"So I guess your mom's not delivering crack babies anymore?" Sean and I had some catching up to do since we'd last seen each other 12 years ago. Across the Baltimore hotel room my sister cuddled her baby, and the three of us shared one of those laughs that remembers way more than what's just been uttered.
His joke referenced his declaration, the first time he saw the home I then shared with my parents, "I think there are crack babies being born around here somewhere!" It took off from there, as such jokes often do, and this week was the first time in years that I'd thought about that particular spin on a house I haven't been inside of in a very long time. It was a huge, old creaky place not entirely unlike the house seen in Amityville Horror, positioned on a busy street down which all manner of people used to wander.
Those first laughs and the familiarity that followed during our Baltimore reunion made me question again why we'd "stopped being friends" all those years ago. He was a work buddy and for a time we were together so often that colleagues who didn't know us very well thought we were dating. We weren't, but the friendship was very fine indeed, for a while. In the end, of course, it was a collection of factors that sent us off in different directions. Our job descriptions changed and we didn't work in such close proximity as before. Both of us have exceptionally unpredictable attention spans. In our early twenties then, no doubt the distractions of other interesting people - of other intriguing social opportunities - drew us away. And in the manner of some young people, I think we were also careless, at times, with each other's feelings. There was a lot of excitement to be had...we were a lively pair with active imaginations and great curiosities. Sometimes such a combination has a detrimental affect on a friendship.
There's something else, though. It's been years since my first realization that we can't remain close to every single person we ever cared about. Not if we're going to maintain any semblance of balance and rhythm and be contributing members of society. And much as the warm fuzzies envelop us when we reconnect with long, lost pals, we can't go back, either. Which, I suppose, is another good reason for living life fully, in the moment, and letting it be what it is. No matter what comes later.
Here's the thing, though. A while later, when the conversation had turned to writers the three of us find important, and publications that reflect our common ideals, it occurred to me that we've both grown in directions that are in ways quite similar. It's possible we had more in common when our friendship began than we could have known. I certainly don't recall having many such conversations back then as we sped through drama after drama, whipping along in this whirlwind of social flurry that involved other friends we've both moved on from, and roadtrips and dancing and parties. Then, neither of us had completed college degrees yet. Then, we were barely starting to explore the ideas that would propel us into the adults we were becoming. Now we've both calmed a bit, each understanding a bit more about ourselves and what that even means. It was among the most enjoyable evenings I've spent in a long time.
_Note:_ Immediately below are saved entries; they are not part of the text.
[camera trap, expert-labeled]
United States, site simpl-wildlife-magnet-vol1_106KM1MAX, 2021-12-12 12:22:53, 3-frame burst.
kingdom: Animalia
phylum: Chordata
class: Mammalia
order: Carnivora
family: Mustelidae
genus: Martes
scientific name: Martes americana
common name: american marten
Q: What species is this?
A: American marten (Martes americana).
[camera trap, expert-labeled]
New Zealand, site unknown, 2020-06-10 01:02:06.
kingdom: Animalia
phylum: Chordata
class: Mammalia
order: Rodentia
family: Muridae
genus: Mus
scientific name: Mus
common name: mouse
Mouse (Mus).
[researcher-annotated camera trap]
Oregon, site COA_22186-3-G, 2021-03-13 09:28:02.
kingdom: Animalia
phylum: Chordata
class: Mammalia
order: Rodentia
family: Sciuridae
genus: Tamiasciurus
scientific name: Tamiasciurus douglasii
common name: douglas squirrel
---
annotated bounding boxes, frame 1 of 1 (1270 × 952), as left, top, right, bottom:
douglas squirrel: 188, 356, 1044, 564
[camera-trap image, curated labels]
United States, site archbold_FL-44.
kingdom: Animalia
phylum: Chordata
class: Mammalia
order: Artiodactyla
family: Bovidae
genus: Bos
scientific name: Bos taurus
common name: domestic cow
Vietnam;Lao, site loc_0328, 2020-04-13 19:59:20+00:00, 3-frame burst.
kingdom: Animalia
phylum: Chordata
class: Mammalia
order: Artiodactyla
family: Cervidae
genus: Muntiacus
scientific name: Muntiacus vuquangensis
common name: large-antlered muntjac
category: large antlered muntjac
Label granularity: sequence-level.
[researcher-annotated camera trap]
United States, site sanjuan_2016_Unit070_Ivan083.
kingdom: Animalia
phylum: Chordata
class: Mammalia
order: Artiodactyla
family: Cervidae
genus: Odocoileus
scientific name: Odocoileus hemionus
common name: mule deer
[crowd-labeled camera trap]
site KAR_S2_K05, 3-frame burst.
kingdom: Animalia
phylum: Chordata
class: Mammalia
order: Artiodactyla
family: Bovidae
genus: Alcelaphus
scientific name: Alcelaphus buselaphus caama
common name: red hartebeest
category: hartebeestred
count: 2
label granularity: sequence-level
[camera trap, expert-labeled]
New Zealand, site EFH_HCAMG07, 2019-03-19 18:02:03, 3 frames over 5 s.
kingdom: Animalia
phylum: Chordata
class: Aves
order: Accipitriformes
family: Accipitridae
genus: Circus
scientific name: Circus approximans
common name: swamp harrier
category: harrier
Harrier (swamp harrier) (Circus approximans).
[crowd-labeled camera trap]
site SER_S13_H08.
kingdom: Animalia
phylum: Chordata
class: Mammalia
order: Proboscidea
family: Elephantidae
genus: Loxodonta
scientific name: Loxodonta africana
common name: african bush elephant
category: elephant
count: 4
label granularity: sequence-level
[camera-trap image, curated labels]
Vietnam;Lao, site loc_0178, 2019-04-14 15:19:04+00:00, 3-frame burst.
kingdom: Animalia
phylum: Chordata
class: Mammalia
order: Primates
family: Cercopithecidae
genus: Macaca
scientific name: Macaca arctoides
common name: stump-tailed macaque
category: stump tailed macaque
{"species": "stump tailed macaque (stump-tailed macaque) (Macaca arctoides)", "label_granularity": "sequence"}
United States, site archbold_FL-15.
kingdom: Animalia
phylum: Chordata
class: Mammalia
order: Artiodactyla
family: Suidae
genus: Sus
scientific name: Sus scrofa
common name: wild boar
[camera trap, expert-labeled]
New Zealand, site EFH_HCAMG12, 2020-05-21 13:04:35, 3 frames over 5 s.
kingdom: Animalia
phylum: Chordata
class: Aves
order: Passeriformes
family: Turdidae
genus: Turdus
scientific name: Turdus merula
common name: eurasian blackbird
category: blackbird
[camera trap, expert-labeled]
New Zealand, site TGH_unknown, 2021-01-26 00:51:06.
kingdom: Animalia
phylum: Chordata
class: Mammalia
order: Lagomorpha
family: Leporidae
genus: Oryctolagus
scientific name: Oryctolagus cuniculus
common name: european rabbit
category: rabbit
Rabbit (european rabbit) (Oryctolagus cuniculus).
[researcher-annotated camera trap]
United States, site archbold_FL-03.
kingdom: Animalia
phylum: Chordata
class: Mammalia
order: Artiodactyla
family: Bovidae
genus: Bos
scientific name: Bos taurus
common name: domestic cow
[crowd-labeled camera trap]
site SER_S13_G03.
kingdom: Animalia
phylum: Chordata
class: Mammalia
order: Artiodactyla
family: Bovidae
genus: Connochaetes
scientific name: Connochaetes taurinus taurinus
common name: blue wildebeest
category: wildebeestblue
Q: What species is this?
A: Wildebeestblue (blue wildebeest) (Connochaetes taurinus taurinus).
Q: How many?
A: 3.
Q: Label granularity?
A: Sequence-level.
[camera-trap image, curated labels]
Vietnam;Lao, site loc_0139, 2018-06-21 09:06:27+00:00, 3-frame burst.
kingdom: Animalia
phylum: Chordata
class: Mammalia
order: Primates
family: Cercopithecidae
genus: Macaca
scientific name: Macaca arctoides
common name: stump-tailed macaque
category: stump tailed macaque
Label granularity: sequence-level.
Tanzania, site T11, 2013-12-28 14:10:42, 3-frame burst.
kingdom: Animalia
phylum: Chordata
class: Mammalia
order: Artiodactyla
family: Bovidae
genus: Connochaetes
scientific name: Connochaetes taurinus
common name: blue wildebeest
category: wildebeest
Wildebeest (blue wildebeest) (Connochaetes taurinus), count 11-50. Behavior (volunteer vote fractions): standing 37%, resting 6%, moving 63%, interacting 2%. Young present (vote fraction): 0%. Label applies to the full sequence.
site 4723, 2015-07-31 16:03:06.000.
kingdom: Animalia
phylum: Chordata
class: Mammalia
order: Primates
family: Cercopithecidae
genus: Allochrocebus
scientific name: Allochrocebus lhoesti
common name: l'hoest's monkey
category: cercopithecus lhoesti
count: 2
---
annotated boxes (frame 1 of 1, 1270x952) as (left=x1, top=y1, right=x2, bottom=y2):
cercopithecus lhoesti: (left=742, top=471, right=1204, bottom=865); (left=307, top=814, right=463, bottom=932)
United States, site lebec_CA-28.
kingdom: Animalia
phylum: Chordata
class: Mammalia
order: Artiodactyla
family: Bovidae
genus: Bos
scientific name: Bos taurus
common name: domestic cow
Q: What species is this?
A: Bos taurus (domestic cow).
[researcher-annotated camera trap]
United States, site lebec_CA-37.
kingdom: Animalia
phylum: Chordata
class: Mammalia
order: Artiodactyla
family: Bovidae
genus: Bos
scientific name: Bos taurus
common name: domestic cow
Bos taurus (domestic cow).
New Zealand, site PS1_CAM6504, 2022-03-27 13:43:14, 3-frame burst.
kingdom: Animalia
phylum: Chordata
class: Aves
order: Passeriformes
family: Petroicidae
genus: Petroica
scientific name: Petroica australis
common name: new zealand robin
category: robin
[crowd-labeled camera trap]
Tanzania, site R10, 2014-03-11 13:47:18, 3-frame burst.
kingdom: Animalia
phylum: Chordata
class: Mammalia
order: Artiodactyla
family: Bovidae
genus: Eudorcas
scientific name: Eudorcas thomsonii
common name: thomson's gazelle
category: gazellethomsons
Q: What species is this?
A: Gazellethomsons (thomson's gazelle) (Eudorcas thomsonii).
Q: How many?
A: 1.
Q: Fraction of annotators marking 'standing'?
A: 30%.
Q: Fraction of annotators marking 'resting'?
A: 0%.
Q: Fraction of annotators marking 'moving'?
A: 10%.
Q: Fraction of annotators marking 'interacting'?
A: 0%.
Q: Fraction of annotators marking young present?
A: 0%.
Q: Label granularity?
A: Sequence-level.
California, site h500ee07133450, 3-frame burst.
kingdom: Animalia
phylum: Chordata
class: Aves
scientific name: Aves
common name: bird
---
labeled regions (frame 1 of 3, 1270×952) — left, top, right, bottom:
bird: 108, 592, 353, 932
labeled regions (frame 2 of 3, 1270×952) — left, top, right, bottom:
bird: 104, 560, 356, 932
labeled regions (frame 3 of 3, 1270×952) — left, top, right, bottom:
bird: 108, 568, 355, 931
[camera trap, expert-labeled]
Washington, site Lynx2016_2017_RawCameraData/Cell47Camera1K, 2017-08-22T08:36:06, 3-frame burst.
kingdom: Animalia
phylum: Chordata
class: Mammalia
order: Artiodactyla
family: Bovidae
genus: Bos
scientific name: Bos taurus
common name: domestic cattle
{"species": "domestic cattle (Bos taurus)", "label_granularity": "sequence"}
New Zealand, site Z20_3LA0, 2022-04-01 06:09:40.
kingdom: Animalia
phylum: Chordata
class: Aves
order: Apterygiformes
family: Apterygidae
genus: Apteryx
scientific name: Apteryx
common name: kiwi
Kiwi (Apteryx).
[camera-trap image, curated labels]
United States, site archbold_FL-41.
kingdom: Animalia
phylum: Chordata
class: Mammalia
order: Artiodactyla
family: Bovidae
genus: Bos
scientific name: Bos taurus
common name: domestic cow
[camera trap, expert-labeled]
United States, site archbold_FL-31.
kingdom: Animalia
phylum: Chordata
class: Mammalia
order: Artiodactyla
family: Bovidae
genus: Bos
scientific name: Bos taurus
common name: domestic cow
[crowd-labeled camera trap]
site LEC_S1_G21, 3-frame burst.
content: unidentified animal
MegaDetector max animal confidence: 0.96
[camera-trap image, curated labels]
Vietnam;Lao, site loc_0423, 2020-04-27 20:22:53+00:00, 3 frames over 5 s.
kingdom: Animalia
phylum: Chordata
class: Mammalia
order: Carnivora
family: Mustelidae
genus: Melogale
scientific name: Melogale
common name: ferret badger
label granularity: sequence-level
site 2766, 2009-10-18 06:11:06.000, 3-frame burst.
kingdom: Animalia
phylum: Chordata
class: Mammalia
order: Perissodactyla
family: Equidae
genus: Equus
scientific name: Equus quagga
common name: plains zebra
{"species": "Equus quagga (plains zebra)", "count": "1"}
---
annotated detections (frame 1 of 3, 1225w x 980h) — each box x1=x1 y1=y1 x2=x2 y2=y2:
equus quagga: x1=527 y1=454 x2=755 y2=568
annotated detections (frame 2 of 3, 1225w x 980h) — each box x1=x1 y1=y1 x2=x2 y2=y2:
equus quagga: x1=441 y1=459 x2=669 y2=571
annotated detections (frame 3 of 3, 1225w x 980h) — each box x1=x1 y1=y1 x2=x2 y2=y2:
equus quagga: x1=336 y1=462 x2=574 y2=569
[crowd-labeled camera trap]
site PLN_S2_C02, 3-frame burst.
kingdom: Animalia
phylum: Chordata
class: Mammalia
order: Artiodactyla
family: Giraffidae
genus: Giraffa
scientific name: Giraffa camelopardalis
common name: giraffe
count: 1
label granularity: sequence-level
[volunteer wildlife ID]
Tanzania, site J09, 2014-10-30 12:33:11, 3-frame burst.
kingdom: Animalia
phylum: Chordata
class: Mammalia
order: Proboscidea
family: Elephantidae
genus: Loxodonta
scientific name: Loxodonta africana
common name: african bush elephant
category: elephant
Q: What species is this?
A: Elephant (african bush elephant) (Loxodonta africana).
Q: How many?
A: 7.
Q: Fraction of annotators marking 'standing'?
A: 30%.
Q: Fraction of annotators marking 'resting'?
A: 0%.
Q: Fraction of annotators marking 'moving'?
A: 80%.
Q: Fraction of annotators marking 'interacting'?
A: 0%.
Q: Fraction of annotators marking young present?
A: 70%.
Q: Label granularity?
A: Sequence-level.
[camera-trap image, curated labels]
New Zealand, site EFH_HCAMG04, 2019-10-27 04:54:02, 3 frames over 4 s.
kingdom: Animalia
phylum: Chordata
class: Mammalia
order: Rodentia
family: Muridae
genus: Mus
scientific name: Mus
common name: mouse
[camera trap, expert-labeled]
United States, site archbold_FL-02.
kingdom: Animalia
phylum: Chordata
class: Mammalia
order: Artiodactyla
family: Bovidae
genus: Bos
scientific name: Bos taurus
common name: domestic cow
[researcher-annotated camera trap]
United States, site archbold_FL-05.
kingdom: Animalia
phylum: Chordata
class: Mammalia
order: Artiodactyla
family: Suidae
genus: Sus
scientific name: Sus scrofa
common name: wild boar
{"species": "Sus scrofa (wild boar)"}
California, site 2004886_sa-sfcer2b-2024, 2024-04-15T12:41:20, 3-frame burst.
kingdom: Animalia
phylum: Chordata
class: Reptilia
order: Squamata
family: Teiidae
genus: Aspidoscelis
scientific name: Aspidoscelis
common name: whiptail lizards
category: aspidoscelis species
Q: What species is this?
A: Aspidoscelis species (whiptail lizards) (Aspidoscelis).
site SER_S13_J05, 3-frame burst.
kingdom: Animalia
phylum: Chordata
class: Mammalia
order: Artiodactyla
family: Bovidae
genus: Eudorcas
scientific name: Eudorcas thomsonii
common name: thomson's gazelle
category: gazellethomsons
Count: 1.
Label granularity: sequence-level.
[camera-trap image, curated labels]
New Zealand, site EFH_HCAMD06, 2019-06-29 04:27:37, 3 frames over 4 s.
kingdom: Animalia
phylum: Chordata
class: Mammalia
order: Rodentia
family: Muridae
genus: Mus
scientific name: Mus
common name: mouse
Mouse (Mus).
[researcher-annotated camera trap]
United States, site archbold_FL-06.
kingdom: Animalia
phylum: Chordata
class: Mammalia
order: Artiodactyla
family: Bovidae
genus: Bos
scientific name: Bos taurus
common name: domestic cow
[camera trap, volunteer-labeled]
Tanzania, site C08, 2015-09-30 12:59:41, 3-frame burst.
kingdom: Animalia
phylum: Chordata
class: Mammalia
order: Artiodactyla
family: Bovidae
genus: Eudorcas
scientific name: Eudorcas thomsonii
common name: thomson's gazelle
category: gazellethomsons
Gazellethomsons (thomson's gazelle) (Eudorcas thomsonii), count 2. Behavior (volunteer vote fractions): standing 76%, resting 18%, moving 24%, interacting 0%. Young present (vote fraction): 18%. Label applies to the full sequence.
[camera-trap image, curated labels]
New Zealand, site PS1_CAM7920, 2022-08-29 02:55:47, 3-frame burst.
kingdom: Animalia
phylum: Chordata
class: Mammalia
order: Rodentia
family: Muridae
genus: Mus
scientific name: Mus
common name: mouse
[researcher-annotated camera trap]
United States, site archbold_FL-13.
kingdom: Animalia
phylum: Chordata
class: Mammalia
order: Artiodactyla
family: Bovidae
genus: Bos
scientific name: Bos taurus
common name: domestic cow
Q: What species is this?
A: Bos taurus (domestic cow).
When he left, he said, "I'll visit you in Greensboro." I know at the time he meant it as I did when I responded that I hoped he would. I still hope he will. But this morning when I'm contemplating the nature of friendships, I know it'll be just fine either way. Because he's returned to his full life in DC and I've returned to a town in which another friend called me on my way home to say, "Will you help me entertain my Guatemalan guests next Friday night? You're the best co-host I can think of!" and another drove with me to my storage building yesterday and helped me unload all that festival booth "stuff," even though there are far more interesting ways to entertain one's self on a Friday afternoon, and yet another shared her excitement two nights ago, in letting me be among the first to see the new direction one of her artistic outlets is pointing her. And so many others I didn't know 12 years ago continue to bring such layers of value to my current life.
Whether or not Sean and I schedule personal visits, this time together catching up on the events of more than a decade left me with something I also value. The knowledge that this friendship, reopened with the help of an Internet we couldn't have properly imagined back then, still has a solid foundation. Regardless of what form it takes in the future, this morning's reflections tell me what's most important is simply that it still remains. And if you can hold on to the friends who make you laugh, and with whom you can talk for hours, seems to me you've really got something.